Psmith inspected the stricken one gravely.
"I have no use for him, Comrade Brady," he said. "Our ride together
gave me as much of his society as I desire for to-day. Unless you
or either of your friends are collecting Parkers, I propose that we
leave him where he is. We may as well take the gun, however. In my
opinion, Comrade Parker is not the proper man to have such a
weapon. He is too prone to go firing it off in any direction at a
moment's notice, causing inconvenience to all." He groped on the
floor of the cab for the revolver. "Now, Comrade Brady," he said,
straightening himself up, "I am at your disposal. Shall we be
pushing on?"
* * *
It was late in the evening when Psmith returned to the metropolis,
after a pleasant afternoon at the Brady training-camp. The Kid,
having heard the details of the ride, offered once more to abandon
his match with Eddie Wood, but Psmith would not hear of it. He was
fairly satisfied that the opposition had fired their last shot, and
that their next move would be to endeavour to come to terms. They
could not hope to catch him off his guard a second time, and, as
far as hired assault and battery were concerned, he was as safe in
New York, now that Bat Jarvis had declared himself on his side, as
he would have been in the middle of a desert. What Bat said was
law on the East Side. No hooligan, however eager to make money,
would dare to act against a protege of the Groome Street leader.

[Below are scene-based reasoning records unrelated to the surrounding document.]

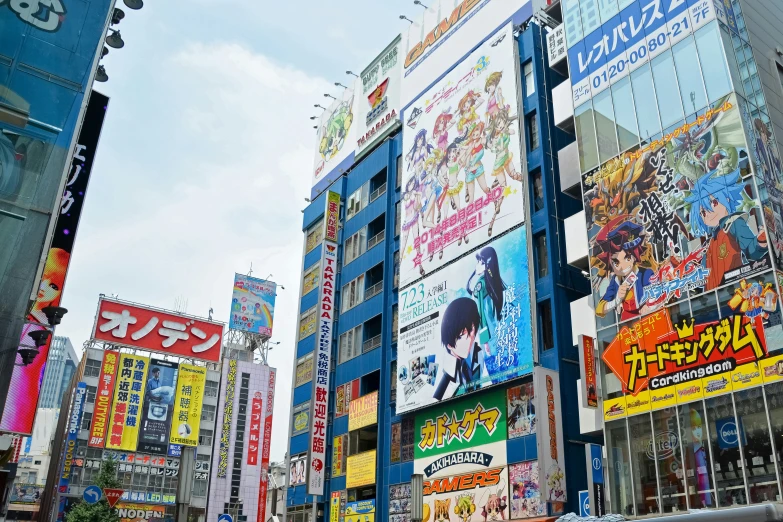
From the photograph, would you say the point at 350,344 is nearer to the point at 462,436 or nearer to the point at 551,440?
the point at 462,436

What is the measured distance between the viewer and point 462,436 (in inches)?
1387

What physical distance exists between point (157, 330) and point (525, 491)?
63696mm

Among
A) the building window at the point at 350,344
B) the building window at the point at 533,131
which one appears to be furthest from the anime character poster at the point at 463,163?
the building window at the point at 350,344

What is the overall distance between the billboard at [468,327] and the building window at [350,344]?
6.45m

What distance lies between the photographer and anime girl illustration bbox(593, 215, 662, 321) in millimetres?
26953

The only flaw in Psmith's contentment was the absence of Billy
Windsor. On this night of all nights the editorial staff of Cosy
Moments should have been together to celebrate the successful
outcome of their campaign. Psmith dined alone, his enjoyment of the
rather special dinner which he felt justified in ordering in honour
of the somewhat diminished by the thought of Billy's hard case. He
had seen Mr William Collier in The Man from Mexico, and that had
given him an understanding of what a term of imprisonment on
Blackwell's Island meant. Billy, during these lean days, must be
supporting life on bread, bean soup, and water. Psmith, toying with
the hors d'oeuvre, was somewhat saddened by the thought.
* * *
All was quiet at the office on the following day. Bat Jarvis,
again accompanied by the faithful Otto, took up his position in the
inner room, prepared to repel all invaders; but none arrived. No
sounds broke the peace of the outer office except the whistling of
Master Maloney.
Things were almost dull when the telephone bell rang. Psmith took
down the receiver.
"Hullo?" he said.
"I'm Parker," said a moody voice.
Psmith uttered a cry of welcome.
"Why, Comrade Parker, this is splendid! How goes it? Did you get
back all right yesterday? I was sorry to have to tear myself away,
but I had other engagements. But why use the telephone? Why not
come here in person? You know how welcome you are. Hire a taxi-cab
and come right round."
Mr. Parker made no reply to the invitation.
"Mr. Waring would like to see you."
"Who, Comrade Parker?"
"Mr. Stewart Waring."
"The celebrated tenement house-owner?"
Silence from the other end of the wire. "Well," said Psmith, "what
step does he propose to take towards it?"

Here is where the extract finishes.